Pero la velocidad no tiene por qué implicar rapidez, de hecho, podemos hablar de «lentitud» como una nueva herramienta del turismo. ¿Qué ocurriría si parte de la experiencia de volar fuera poder observar en detalle el paisaje mientras se disfruta de las comodidades de una nave enorme por la que se puede caminar sin necesidad de que sea en línea recta?

Eso es lo que pensaron los creadores del Airlander, la aeronave más grande del mundo. Se trata de una burbuja de más de 100 metros de largo cuyo combustible es en un 60% helio. No precisa pista de aterrizaje, ya que toma tierra igual que un helicóptero y «flota» a unos 200 km/h y se puede mantener el aire hasta dos semanas sin necesidad de recargar. Sería como un crucero, sólo que en el aire.

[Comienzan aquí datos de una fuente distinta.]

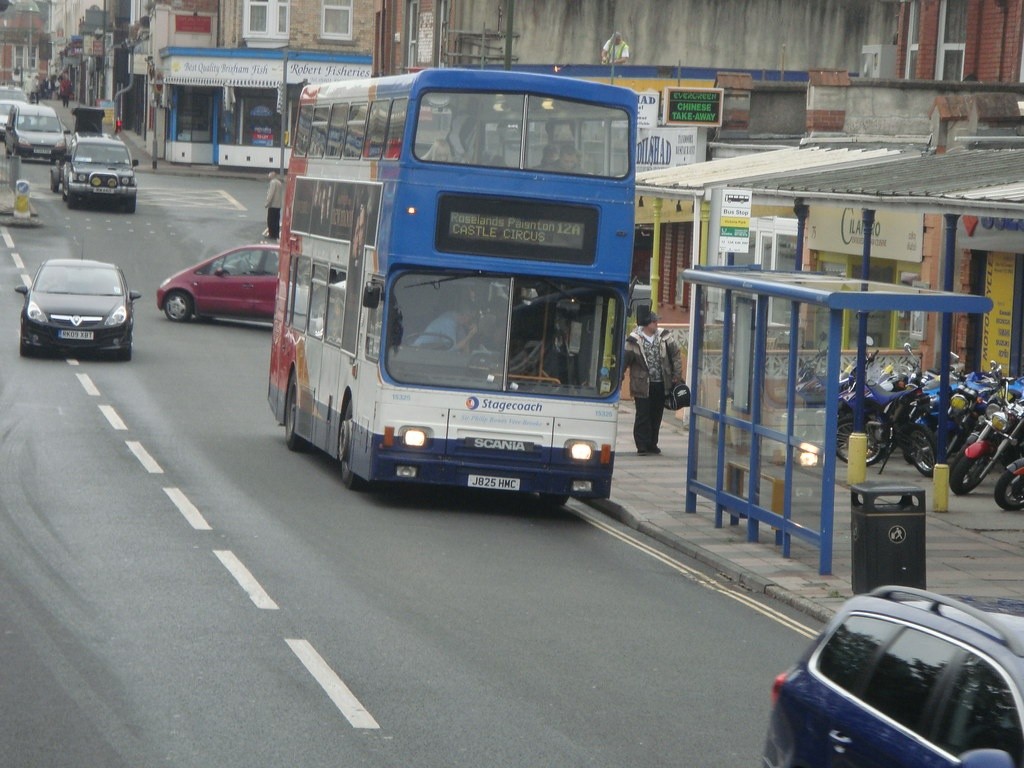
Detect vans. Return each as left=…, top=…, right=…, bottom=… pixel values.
left=6, top=104, right=72, bottom=162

Justamente lo opuesto que ofrece el FlyShip. Este vehículo, diseñado por ingenieros alemanes, puede albergar a unos cien pasajeros en su interior y, como su nombre indica, es una combinación de barco y avión. En las primeras etapas de navegación y hasta que alcanza los 200 km/h, el FlyShip se comporta como un barco, pero en ese momento despliega sus alas, literalmente, y alza vuelo, no muy alto, pero sí uno que facilita observar el paisaje, rozar los 300 km/h y reducir la contaminación. Mientras otras naves similares precisan de más de 3.000 litros de combustible por hora, el FlyShip se arregla con una décima parte.

Como una parada de Fórmula-1

Muchos vuelos se demoran durante horas por problemas mecánicos que precisan de piezas muy específicas que solo tienen en talleres centrales. Esto genera demoras de varias horas, a veces días. Pues eso se acabó. La empresa Atos ha desarrollado el proyecto europeo I+D RepAir, que permite fabricar objetos con tecnologías de impresión en 3D a partir de un modelo digital. Así, bastaría enviar un archivo por correo electrónico, imprimir la pieza y en poco tiempo se resuelve el problema. El proyecto, en el que participan Boeing y Lufthansa, reduce costes de almacenamiento, de mantenimiento y de producción.